Indeed IP, including music, is a cornerstone of US economic strength and soft power, and the US has enjoyed an IP trade surplus for the past two decades while China has suffered a trade deficit during that time, says a May 2025 dispatch from the Center for Strategic & International Studies (CSIS).
Moreover, don’t Dorsey and Musk need IP law to run their own businesses?
“I can’t believe that [Dorsey and Musk] would not recognize that the entirety of the arts, media, gaming, and entertainment industries would absolutely collapse … including, by the way, their own companies that rely on IP all the time,” says Aaron Moss, an IP litigator at Mitchell Silberberg & Knupp and author of the CopyrightLately blog.
Sure, but Bach, Shakespeare and Da Vinci didn’t let a lack of IP law stop them from creating. It wasn’t until 1710 that copyright law first took hold in a very limited way in England with the Statute of Anne. But it didn’t protect authors’ rights until the first Berne Convention of 1886 and it wasn’t until the 20th century that robust protection of music copyright arrived.
Jack Dorsey’s tweet suggests he’d rewind history a few centuries when it comes to IP law, because we’ve made a mistake protecting creators’ rights.
“Sure there’s the argument that we had creativity before the first copyright law came into the world,” says Anderson. “At the time of Shakespeare, there was no copyright law. But copyright law in today’s world is necessary for music, books, art, photos, it’s a big incentive to being creative.
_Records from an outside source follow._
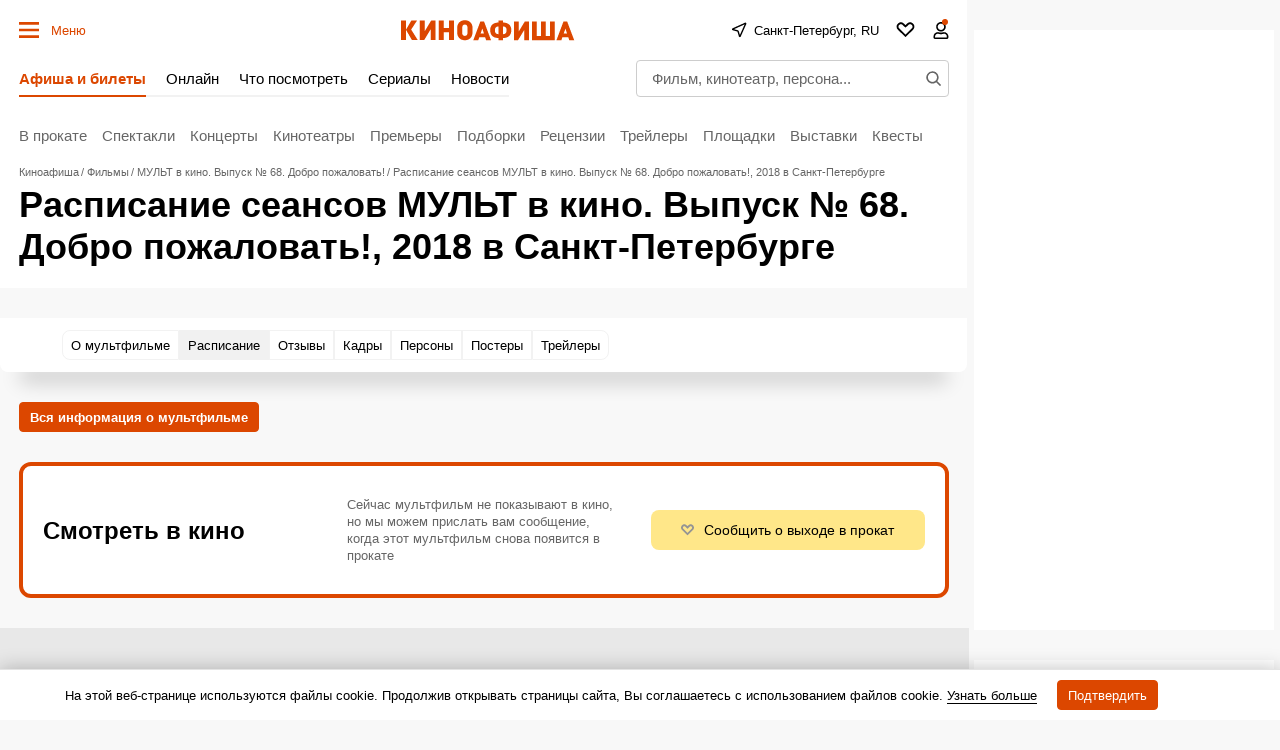

--- FILE ---
content_type: text/html; charset=utf-8
request_url: https://www.google.com/recaptcha/api2/aframe
body_size: 266
content:
<!DOCTYPE HTML><html><head><meta http-equiv="content-type" content="text/html; charset=UTF-8"></head><body><script nonce="CfjCAXScaCwrJ2HnJpZbwg">/** Anti-fraud and anti-abuse applications only. See google.com/recaptcha */ try{var clients={'sodar':'https://pagead2.googlesyndication.com/pagead/sodar?'};window.addEventListener("message",function(a){try{if(a.source===window.parent){var b=JSON.parse(a.data);var c=clients[b['id']];if(c){var d=document.createElement('img');d.src=c+b['params']+'&rc='+(localStorage.getItem("rc::a")?sessionStorage.getItem("rc::b"):"");window.document.body.appendChild(d);sessionStorage.setItem("rc::e",parseInt(sessionStorage.getItem("rc::e")||0)+1);localStorage.setItem("rc::h",'1769031979116');}}}catch(b){}});window.parent.postMessage("_grecaptcha_ready", "*");}catch(b){}</script></body></html>

--- FILE ---
content_type: application/javascript; charset=utf-8
request_url: https://fundingchoicesmessages.google.com/f/AGSKWxU3PzRMVZJpXUw8X0aY5Rgur7EkQ0JyfBwhXxCnheF8_RrGqW0qxT8O_T2WEcf1FhGjROAFTjQ70E5Fzvo_ZRvUmw-ZmTkhIsy5TWImhTN5HzSaOfvOnkYWkvGudVPT1e56DqQtToauDCbTRYxDbKrcSdBWLzKj76xgAtijz-6qZPHBn8lW1QvNwS0y/_/adgalleryheader.?adlocation=-template-ads//adonly468._adsrv?
body_size: -1289
content:
window['fb85bdc7-b9e1-4378-b413-eda44d282ebd'] = true;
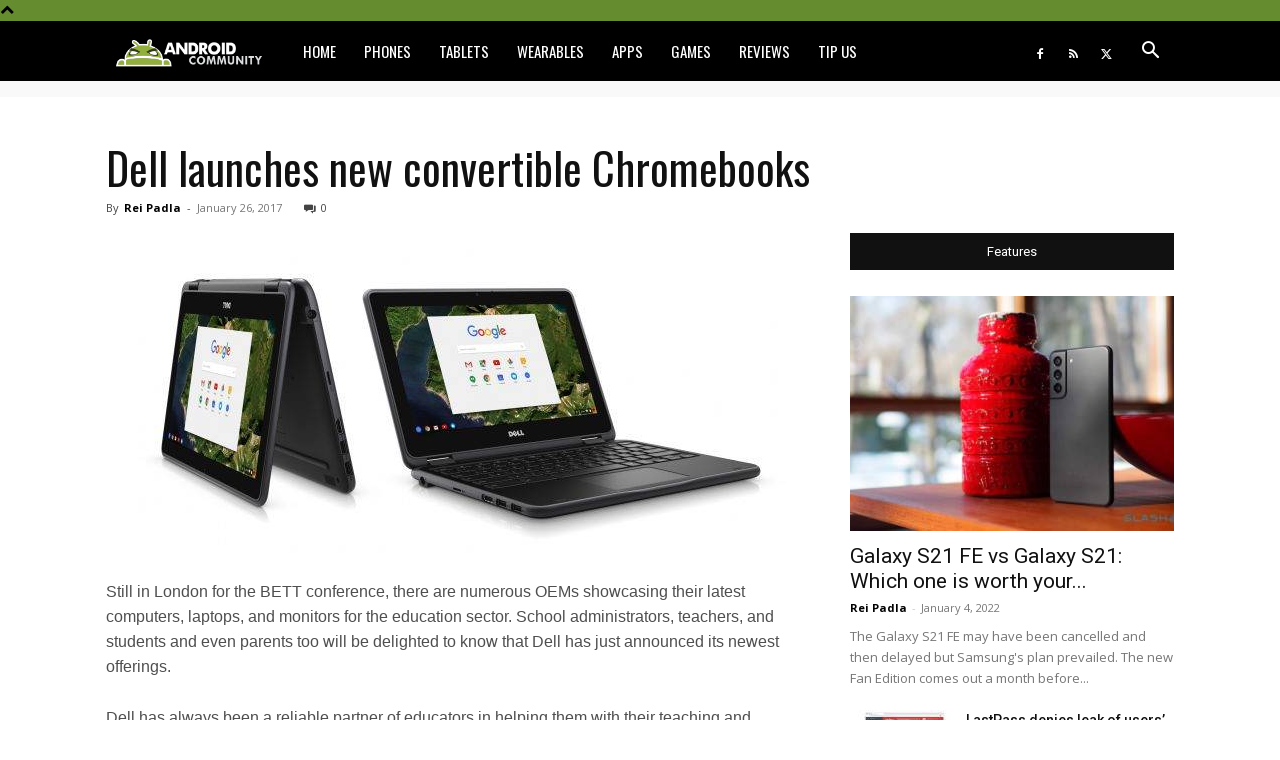

--- FILE ---
content_type: application/javascript; charset=UTF-8
request_url: https://www.zergnet.com/output.js?id=89742&time=1769898998842&sc=1&callback=json9749408
body_size: 1178
content:
json9749408("<div class='zerghead'><span class='zergheader'>From the Web<\/span><a href=\"https:\/\/www.zergnet.com\/privacy-widget\" target=\"_blank\" class='zergattribution'>by ZergNet<\/a><\/div>\r\n<div class=\"zerglayoutcl\"><div class=\"zergrow\">\n\t\t\t<div class=\"zergentity\">\n\t\t\t\t<a href=\"https:\/\/www.zergnet.com\/i\/8707869\/89742\/0\/0\/0\/1\" target=\"_blank\" class=\"zergimg\" rel=\"nofollow\">\n\t\t\t\t\t<img loading=\"lazy\" src=\"https:\/\/img2.zergnet.com\/8707869_300.jpg\" nopin=\"true\" data-pin-no-hover=\"true\" >\n\t\t\t\t<\/a>\n\t\t\t\t<div class=\"zergheadline\">\n\t\t\t\t\t<a href=\"https:\/\/www.zergnet.com\/i\/8707869\/89742\/0\/0\/0\/1\" target=\"_blank\"  rel=\"nofollow\">Whatever Happened To Lisa Kelly After Ice Road Truckers?<\/a>\n\t\t\t\t<\/div>\n\t\t\t<\/div>\n\t\t\t<div class=\"zergentity\">\n\t\t\t\t<a href=\"https:\/\/www.zergnet.com\/i\/8712003\/89742\/0\/0\/0\/2\" target=\"_blank\" class=\"zergimg\" rel=\"nofollow\">\n\t\t\t\t\t<img loading=\"lazy\" src=\"https:\/\/img4.zergnet.com\/8712003_300.jpg\" nopin=\"true\" data-pin-no-hover=\"true\" >\n\t\t\t\t<\/a>\n\t\t\t\t<div class=\"zergheadline\">\n\t\t\t\t\t<a href=\"https:\/\/www.zergnet.com\/i\/8712003\/89742\/0\/0\/0\/2\" target=\"_blank\"  rel=\"nofollow\">The Dark Truth About Stephen Hawking Has Spilled Out<\/a>\n\t\t\t\t<\/div>\n\t\t\t<\/div>\n\t\t\t<div class=\"zergentity\">\n\t\t\t\t<a href=\"https:\/\/www.zergnet.com\/i\/8696065\/89742\/0\/0\/0\/3\" target=\"_blank\" class=\"zergimg\" rel=\"nofollow\">\n\t\t\t\t\t<img loading=\"lazy\" src=\"https:\/\/img2.zergnet.com\/8696065_300.jpg\" nopin=\"true\" data-pin-no-hover=\"true\" >\n\t\t\t\t<\/a>\n\t\t\t\t<div class=\"zergheadline\">\n\t\t\t\t\t<a href=\"https:\/\/www.zergnet.com\/i\/8696065\/89742\/0\/0\/0\/3\" target=\"_blank\"  rel=\"nofollow\">The Most Inbred People To Ever Exist Are Not Easy To Look At<\/a>\n\t\t\t\t<\/div>\n\t\t\t<\/div>\n\t\t\t<div class=\"zergentity\">\n\t\t\t\t<a href=\"https:\/\/www.zergnet.com\/i\/8707790\/89742\/0\/0\/0\/4\" target=\"_blank\" class=\"zergimg\" rel=\"nofollow\">\n\t\t\t\t\t<img loading=\"lazy\" src=\"https:\/\/img5.zergnet.com\/8707790_300.jpg\" nopin=\"true\" data-pin-no-hover=\"true\" >\n\t\t\t\t<\/a>\n\t\t\t\t<div class=\"zergheadline\">\n\t\t\t\t\t<a href=\"https:\/\/www.zergnet.com\/i\/8707790\/89742\/0\/0\/0\/4\" target=\"_blank\"  rel=\"nofollow\">Your Old Dvd Player Has A Secret &amp; Genius Second Use<\/a>\n\t\t\t\t<\/div>\n\t\t\t<\/div><\/div><\/div><div style=\"clear: both\"><\/div><style type='text\/css'>#zergnet-widget-89742 .zerglayoutcl {\r\nwidth: 100%;\r\n}\r\n\r\n#zergnet-widget-89742 .zergentity {\r\nfloat: left;\r\nwidth: 48%;\r\nmargin-left: 4%;\r\nmargin-bottom: 15px;\r\noverflow: hidden;\r\n}\r\n\r\n#zergnet-widget-89742 .zergentity:nth-of-type(2n+1) {\r\nmargin-left: 0;\r\nclear: both;\r\n}\r\n\r\n#zergnet-widget-89742 .zerghead {\r\ndisplay: block;\r\nmargin-bottom: 15px;\r\nline-height: 14px;\r\n}\r\n\r\n#zergnet-widget-89742 .zerghead::after {\r\ndisplay: block;\r\ncontent: \"\";\r\nclear: both;\r\n}\r\n\r\n#zergnet-widget-89742 .zergheader {\r\nfloat: left;\r\ncolor: #fff;\r\nfont-size: 14px;\r\nfont-weight: 700;\r\nfont-family: Oswald,Arial,sans-serif;\r\nbackground: #658c2e;\r\npadding: 6px 8px;\r\ntext-transform: uppercase;\r\n}\r\n\r\n#zergnet-widget-89742 .zergattribution {\r\nfloat: right;\r\npadding-top: 6px;\r\ncolor: #999;\r\nfont-size: 12px;\r\nfont-weight: normal;\r\nfont-family: Oswald,Arial,sans-serif;\r\ntext-decoration: none;\r\n}\r\n\r\n#zergnet-widget-89742 .zergheadline {\r\nwidth: 100%;\r\nmargin-top: 6px;\r\nbox-sizing: border-box;\r\ntext-align: left;\r\nline-height: 18px;\r\n}\r\n\r\n#zergnet-widget-89742 .zergheadline a {\r\ncolor: rgb(37, 37, 37);\r\nfont-size: 15px;\r\nfont-weight: bold;\r\nfont-family: Oswald,Arial,sans-serif;\r\ntext-decoration: none;\r\n}\r\n\r\n#zergnet-widget-89742 .zergheadline a:hover {\r\ncolor: #658c2e;\r\n}\r\n\r\n#zergnet-widget-89742 .zergentity img {\r\ndisplay: block;\r\nwidth: 100%;\r\nheight: auto;\r\n}<\/style>",[310424373,4194901854,2054119139,250321366])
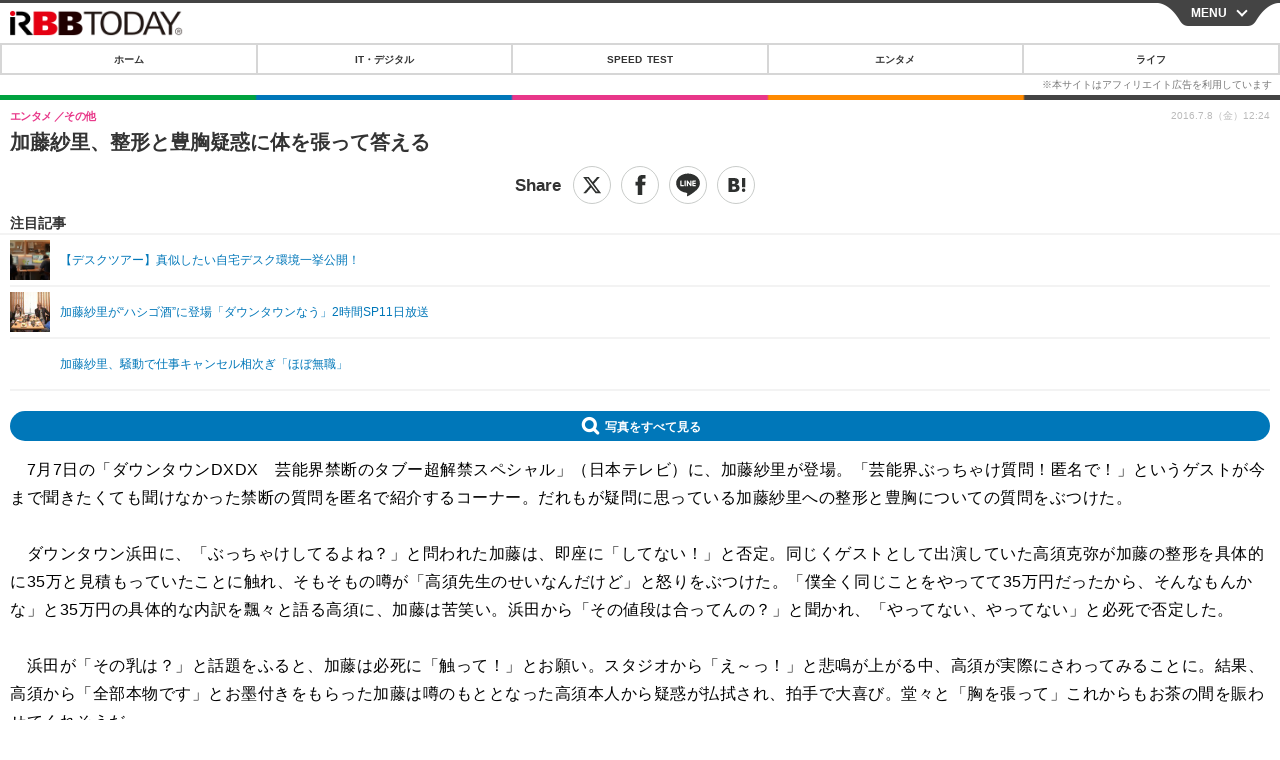

--- FILE ---
content_type: text/javascript;charset=utf-8
request_url: https://p1cluster.cxense.com/p1.js
body_size: 99
content:
cX.library.onP1('al5h5lug8xtxb3kswiuds25t');


--- FILE ---
content_type: text/javascript;charset=utf-8
request_url: https://id.cxense.com/public/user/id?json=%7B%22identities%22%3A%5B%7B%22type%22%3A%22ckp%22%2C%22id%22%3A%22mkp8rtcjkys4tcsf%22%7D%2C%7B%22type%22%3A%22lst%22%2C%22id%22%3A%22al5h5lug8xtxb3kswiuds25t%22%7D%2C%7B%22type%22%3A%22cst%22%2C%22id%22%3A%22al5h5lug8xtxb3kswiuds25t%22%7D%5D%7D&callback=cXJsonpCB7
body_size: 206
content:
/**/
cXJsonpCB7({"httpStatus":200,"response":{"userId":"cx:4mfdj89zdzwk38en6t5zz5o3c:14wbmkgv7cffq","newUser":false}})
Now maybe a few would, without any financial reward, create a really good song, but for most, having the financial reward has got to be there as an incentive."
“I’ll Never Smile Again” was a really good song, and Frank Sinatra wouldn’t have sung it without a record royalty backed by copyright law.
Imagine if Sinatra, a fighter for IP rights for musicians on Capitol Hill, bumped into Jack Dorsey at the Polo Lounge in the Beverly Hills Hotel, where Sinatra famously threw a punch or two when he had a disagreement. What if Jack Dorsey told him he wanted to “delete all IP laws?”
“I’ll Never Smile Again” might take on special meaning for someone missing a couple teeth.